Our first move was to go in a body to the southwest chamber, take down the picture, examine it with a magnifying-glass and satisfy ourselves that the words I had picked out of its mazy lines were really to be found there. This done and my veracity established, we next proceeded to the closet where, according to the instructions embodied in this picture, the secret spring was to be found by which some unknown and devilish machinery would be released in the library below.

To my great satisfaction the active part in this experiment was delegated to me. Durbin continued to be a mere looker-on. Drawing out the two large drawers from their place at the end of this closet, I set them aside. Then I hunted for and found the small loophole which we had been told afforded a glimpse of the library hearthstone; but seeing nothing through it, I called for a light to be placed in the room below.

I heard Durbin go down, then the major, and finally, the district attorney. Nothing could stay their curiosity now, not even the possibility of danger, which as yet was a lurking and mysterious one. But when a light shot up from below, and the irregular opening before me became a loophole through which I could catch a very wide glimpse of the library beneath, I found that it was not necessary for me to warn them to keep away from the hearth, as they were all clustered very near the door - a precaution not altogether uncalled for at so hazardous a moment.

“Are you ready?” I called down.

“Ready!” rose in simultaneous response from below.

“Then look out!”

Reaching for the spring cleverly concealed in the wall at my right I vigorously pressed it.
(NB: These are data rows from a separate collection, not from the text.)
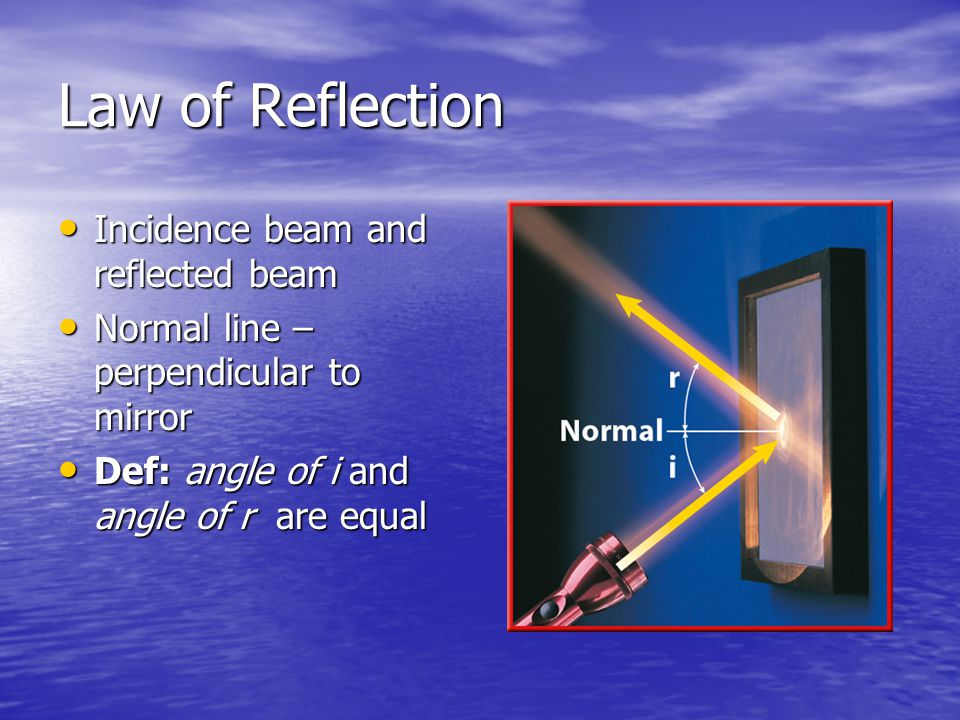 Law of Reflection Incidence beam and reflected beam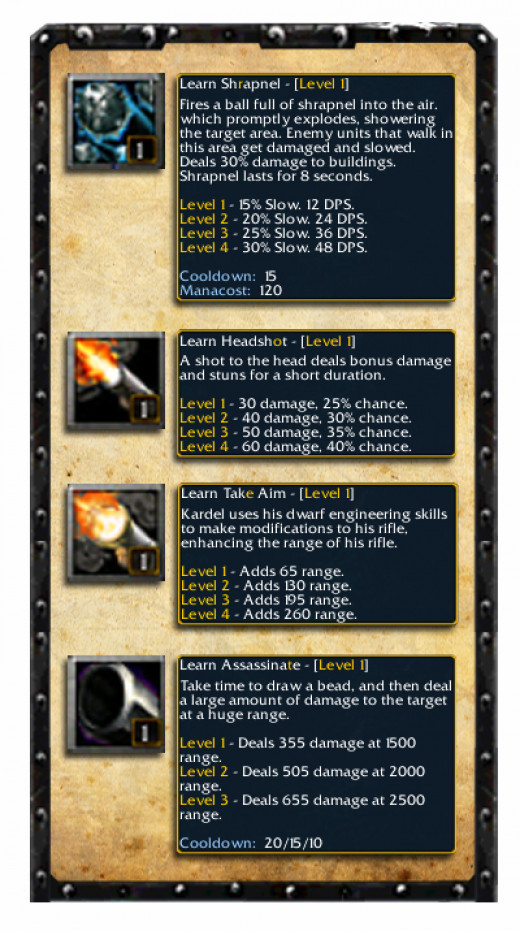 Dwarven Sniper Skill Set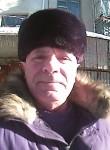 anatoliy, 63, Magnitogorsk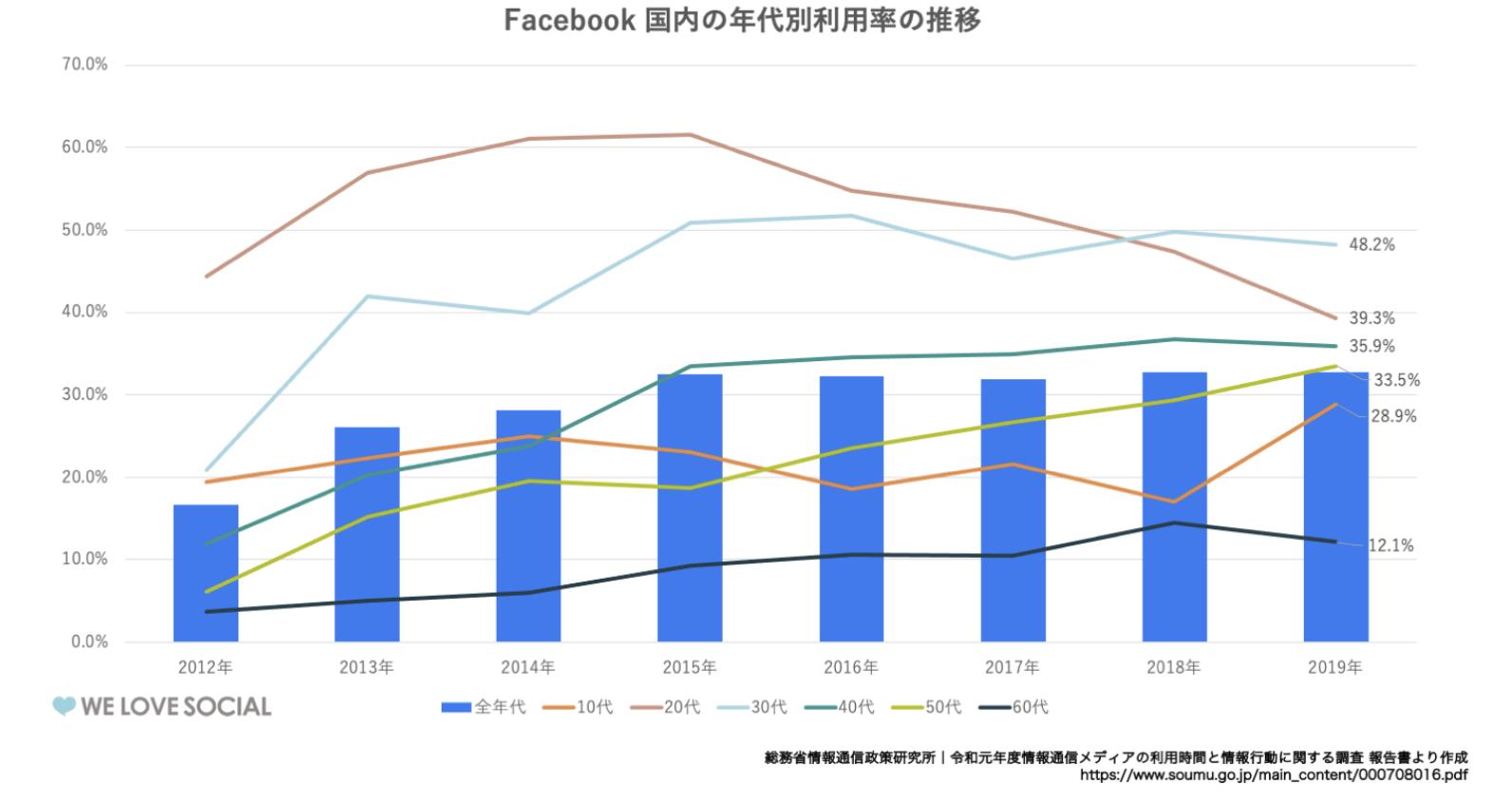 Facebookの国内の年代別利用率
The result was instantaneous. Silently, but with unerring certainty, something small, round, and deadly, fell plumb from the library ceiling to where the settle had formerly stood against the hearthstone. Finding nothing there but vacancy to expend itself upon, it swung about for a moment on what looked like a wire or a whip-cord, then slowly came to rest within a foot or so from the floor.

A cry from the horrified officials below was what first brought me to myself. Withdrawing from my narrow quarters I hastened down to them and added one more white face to the three I found congregated in the doorway. In the diabolical ingenuity we had seen displayed, crime had reached its acme and the cup of human depravity seemed full. When we had regained in some measure our self-possession, we all advanced for a closer look at the murderous object dangling before us. We found it to be a heavy leaden weight painted on its lower end to match the bosses of stucco-work which appeared at regular intervals in the ornamentation of the ceiling. When drawn up into place, that is, when occupying the hole from which it now hung suspended, the portion left to protrude would evidently bear so small a proportion to its real bulk as to justify any eye in believing it to be the mate, and the harmless mate, of all the others.

“It hangs just where the settle stood,” observed Durbin, significantly.

“And just at the point where the cushions invite rest, as the colonel so suggestively puts it in his strange puzzle of a confession,” added the district attorney.

“Replace the old seat,” ordered the major, “and let us make sure of this.”

Ready hands at once grasped it, and, with some effort, I own, drew it carefully back into position.

“You see!” quoth Durbin.

We did.

“Devilish!” came from the major’s lips. Then with a glance at the ball which, pushed aside by the seat, now hung over its edge a foot or so from the floor, he added briskly: “The ball has fallen to the full length of the cord. If it were drawn up a little - “

“Wait,” I eagerly interposed. “Let me see what I can do with it.”

And I dashed back upstairs and into the closet of “The Colonel’s Own.”

With a single peep down to see if they were still on the watch, I seized the handle whose position I had made sure of when searching for the spring, and began to turn; when instantly - so quick was the response - the long cord stiffened and I saw the ball rise into sight above the settle top.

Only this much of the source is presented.